Due: Feb 9th, 2010 at 11:59PM
1. Objectives and Overview
Imagine you are writing a grammar-checker application to reject ill-formed English sentences, but accept well-formed ones. You are asked to create a feature-grammar to parse the sentences, using morphosyntactic and semantic features to distinguish between ill-formed and well-formed sentences.
You are strongly encouraged to use the NLTK, but if you wish to use other code, e.g., Java code, you may do so.
2. Inputs
The input file for this assignment is:
- sentences: a text file with 30 (mostly inane) English sentences
There is also a reference file:
- sentences_key: a text file indicating which sentences are ill-formed (just so there’s no confusion)
3. Detailed instructions
Task 0:
Prepare for the assignment by reading Chap09 of the NLTK book. Review lecture notes and information from J&M.
Task 1:
Write a feature grammar that will accept all well-formed sentences, but reject all ill-formed ones. Call your grammar grammar.fcfg.
Task 2:
Using nltk.parse.FeatureEarleyChartParse (or your own) parse each item in sentences. Print your results to a file called results, which should be in the same format as sample_results. That is, print your parse on a single line AND output a blank line for ill-formed sentences. Your results file should be exactly 30 lines long. NOTE: if you get an ambiguous sentence, then just print one parse.
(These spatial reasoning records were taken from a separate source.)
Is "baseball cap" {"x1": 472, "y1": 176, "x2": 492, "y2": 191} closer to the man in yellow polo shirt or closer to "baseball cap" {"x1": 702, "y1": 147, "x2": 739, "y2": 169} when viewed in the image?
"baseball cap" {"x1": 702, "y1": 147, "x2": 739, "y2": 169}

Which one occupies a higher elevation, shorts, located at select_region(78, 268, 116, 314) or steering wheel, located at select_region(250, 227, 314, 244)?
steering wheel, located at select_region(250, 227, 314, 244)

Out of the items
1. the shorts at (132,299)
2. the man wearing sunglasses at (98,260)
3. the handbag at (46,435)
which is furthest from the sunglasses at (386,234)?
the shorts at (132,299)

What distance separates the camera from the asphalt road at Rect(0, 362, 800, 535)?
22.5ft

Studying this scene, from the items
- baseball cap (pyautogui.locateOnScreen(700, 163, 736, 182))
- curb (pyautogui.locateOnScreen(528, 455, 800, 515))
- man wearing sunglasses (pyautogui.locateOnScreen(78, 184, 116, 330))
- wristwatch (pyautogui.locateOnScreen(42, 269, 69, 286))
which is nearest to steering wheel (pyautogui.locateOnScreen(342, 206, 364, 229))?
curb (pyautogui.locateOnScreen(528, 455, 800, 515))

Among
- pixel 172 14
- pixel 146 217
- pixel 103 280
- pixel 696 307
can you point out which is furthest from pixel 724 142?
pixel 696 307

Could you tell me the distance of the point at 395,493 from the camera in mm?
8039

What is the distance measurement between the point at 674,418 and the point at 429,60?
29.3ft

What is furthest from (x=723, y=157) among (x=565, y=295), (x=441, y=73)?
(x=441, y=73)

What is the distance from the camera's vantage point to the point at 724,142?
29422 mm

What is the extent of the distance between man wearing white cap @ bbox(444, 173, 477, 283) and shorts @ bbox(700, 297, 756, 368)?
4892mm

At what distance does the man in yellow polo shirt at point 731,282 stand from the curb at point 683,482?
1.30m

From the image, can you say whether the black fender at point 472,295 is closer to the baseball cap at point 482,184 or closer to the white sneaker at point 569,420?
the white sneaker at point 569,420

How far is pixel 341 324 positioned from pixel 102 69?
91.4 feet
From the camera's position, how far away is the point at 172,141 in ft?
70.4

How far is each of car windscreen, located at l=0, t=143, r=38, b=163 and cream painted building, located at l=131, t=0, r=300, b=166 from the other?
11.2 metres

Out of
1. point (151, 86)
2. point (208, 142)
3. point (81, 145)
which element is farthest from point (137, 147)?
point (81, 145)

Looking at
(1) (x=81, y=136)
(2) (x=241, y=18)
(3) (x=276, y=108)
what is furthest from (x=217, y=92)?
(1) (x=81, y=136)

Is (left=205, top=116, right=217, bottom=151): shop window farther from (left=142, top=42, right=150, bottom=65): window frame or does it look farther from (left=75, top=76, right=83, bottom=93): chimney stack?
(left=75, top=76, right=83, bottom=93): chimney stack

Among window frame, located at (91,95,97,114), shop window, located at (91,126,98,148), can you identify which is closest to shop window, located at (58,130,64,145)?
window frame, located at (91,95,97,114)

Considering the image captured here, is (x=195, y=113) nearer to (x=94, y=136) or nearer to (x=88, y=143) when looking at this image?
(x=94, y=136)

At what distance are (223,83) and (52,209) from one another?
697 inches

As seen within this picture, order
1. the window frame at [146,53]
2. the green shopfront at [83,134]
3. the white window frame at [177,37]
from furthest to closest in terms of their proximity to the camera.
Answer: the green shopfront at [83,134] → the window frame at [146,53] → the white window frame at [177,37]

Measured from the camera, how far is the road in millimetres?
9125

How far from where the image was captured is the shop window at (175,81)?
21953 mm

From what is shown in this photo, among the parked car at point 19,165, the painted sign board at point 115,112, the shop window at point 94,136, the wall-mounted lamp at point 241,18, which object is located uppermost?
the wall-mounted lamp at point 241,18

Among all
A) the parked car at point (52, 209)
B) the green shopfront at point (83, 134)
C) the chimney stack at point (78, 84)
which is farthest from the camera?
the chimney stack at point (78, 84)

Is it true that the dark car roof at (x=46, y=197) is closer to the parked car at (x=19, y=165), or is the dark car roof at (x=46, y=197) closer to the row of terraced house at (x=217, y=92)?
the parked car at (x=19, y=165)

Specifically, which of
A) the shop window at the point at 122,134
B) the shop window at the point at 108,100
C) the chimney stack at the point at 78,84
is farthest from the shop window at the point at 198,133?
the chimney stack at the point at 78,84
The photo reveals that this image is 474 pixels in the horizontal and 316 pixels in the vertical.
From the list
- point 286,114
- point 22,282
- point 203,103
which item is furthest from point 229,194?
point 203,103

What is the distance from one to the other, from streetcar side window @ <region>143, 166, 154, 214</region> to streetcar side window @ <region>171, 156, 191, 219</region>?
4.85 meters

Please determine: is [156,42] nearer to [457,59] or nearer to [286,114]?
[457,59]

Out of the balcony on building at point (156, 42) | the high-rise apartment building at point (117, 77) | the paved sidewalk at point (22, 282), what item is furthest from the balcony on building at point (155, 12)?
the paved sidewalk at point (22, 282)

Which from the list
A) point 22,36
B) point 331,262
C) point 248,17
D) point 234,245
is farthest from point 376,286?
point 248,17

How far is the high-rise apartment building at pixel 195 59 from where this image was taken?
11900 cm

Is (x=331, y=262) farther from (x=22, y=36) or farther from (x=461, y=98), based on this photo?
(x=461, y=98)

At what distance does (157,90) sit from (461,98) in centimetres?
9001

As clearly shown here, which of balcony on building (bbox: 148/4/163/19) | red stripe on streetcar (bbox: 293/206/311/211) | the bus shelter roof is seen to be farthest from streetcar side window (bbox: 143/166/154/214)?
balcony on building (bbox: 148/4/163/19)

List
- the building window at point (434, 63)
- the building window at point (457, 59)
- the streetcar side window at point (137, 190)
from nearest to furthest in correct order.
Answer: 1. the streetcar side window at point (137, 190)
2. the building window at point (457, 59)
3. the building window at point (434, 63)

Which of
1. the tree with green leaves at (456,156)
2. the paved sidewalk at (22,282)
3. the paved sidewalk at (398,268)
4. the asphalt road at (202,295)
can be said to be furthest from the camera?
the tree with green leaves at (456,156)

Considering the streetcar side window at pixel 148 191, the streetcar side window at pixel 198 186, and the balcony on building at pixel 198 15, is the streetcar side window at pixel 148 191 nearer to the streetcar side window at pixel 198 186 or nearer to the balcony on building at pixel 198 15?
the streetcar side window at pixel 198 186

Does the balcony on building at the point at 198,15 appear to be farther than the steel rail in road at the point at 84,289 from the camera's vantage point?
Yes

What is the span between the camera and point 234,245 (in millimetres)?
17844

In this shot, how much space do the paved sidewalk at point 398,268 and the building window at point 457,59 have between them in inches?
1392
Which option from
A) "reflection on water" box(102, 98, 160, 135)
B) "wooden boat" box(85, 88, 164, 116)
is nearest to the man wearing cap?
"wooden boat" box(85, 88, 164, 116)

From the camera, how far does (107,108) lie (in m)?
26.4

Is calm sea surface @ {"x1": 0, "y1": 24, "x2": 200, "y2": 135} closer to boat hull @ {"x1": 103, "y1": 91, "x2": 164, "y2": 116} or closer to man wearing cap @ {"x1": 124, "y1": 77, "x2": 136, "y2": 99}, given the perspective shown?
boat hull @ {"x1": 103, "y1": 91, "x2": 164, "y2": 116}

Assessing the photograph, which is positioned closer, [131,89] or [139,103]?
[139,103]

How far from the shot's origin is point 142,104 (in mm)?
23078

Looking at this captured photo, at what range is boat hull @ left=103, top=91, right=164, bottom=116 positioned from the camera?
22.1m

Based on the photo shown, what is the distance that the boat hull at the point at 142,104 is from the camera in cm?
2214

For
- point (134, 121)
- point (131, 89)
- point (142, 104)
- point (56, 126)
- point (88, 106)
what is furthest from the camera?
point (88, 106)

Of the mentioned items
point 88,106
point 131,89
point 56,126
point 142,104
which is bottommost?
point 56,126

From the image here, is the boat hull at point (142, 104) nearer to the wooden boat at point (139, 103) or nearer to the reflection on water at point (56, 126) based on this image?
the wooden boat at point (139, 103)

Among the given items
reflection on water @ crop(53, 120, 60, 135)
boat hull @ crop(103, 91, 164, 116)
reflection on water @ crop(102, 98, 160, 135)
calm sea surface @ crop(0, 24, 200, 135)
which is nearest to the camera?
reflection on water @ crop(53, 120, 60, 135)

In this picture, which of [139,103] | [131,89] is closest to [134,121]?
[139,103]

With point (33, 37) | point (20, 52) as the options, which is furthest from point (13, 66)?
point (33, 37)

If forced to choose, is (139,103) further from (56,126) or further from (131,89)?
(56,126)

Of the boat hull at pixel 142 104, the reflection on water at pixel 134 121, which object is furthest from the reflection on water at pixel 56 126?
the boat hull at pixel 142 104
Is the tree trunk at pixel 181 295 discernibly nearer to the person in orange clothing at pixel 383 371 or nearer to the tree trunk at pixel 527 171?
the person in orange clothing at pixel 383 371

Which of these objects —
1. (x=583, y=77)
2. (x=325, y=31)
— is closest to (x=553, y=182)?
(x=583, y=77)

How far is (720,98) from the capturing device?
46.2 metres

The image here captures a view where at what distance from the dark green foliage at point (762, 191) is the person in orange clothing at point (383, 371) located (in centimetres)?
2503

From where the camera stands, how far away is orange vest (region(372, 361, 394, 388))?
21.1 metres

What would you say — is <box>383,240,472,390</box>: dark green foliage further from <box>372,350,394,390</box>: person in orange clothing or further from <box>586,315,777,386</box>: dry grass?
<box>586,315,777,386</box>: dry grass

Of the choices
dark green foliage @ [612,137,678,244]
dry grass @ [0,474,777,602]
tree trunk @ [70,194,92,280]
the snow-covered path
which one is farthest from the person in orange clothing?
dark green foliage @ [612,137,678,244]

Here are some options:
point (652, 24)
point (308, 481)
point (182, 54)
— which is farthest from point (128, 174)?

Task 3: Please comment your code; include your names AND NetIDs somewhere in the main file and/or cmd script.
4. Running your code
Your code should run on Patas without error. And in order for us to run your assignment in a semi-automated fashion, please include a single shell script file called, e.g., hw4.cmd. We will run your homework on Patas using the following command:
$ condor_submit hw4.cmd
Once we untar your assignment (see below), this shell script should be in the top level of whatever directory structure you’re using.
Within your hw4.cmd file write your .out, .log, .error, etc, files to the top-level directory where the hw4.cmd file is. The script should call all necessary code. This way, you can use whatever language you like and whatever directory structure makes sense to you. Please refer to the detailed explanation of each assignment for what kinds of output files to produce, and what kinds of supplementary files are required. See the CLMA wiki pages for help on this.
5. How to turn in your work
Turn in your assignment using CollectIt. Please TAR your files and name the tar’d file with the extension .tar. Please don’t use ZIP, tar.gz, gzip, rar, etc.
Use the filename of whatever homework we’re on, e.g. for homework 6 name your file hw6.tar. Yes you will all have the same filename for your homeworks, but this doesn’t matter because of the way that CollectIt handles things.
To tar (available on Patas) from the directory that your work is in:
$ tar -cvf hw6.tar *
6. Assessment
This homework is worth 10% of your total grade. Assessment criteria are explained here.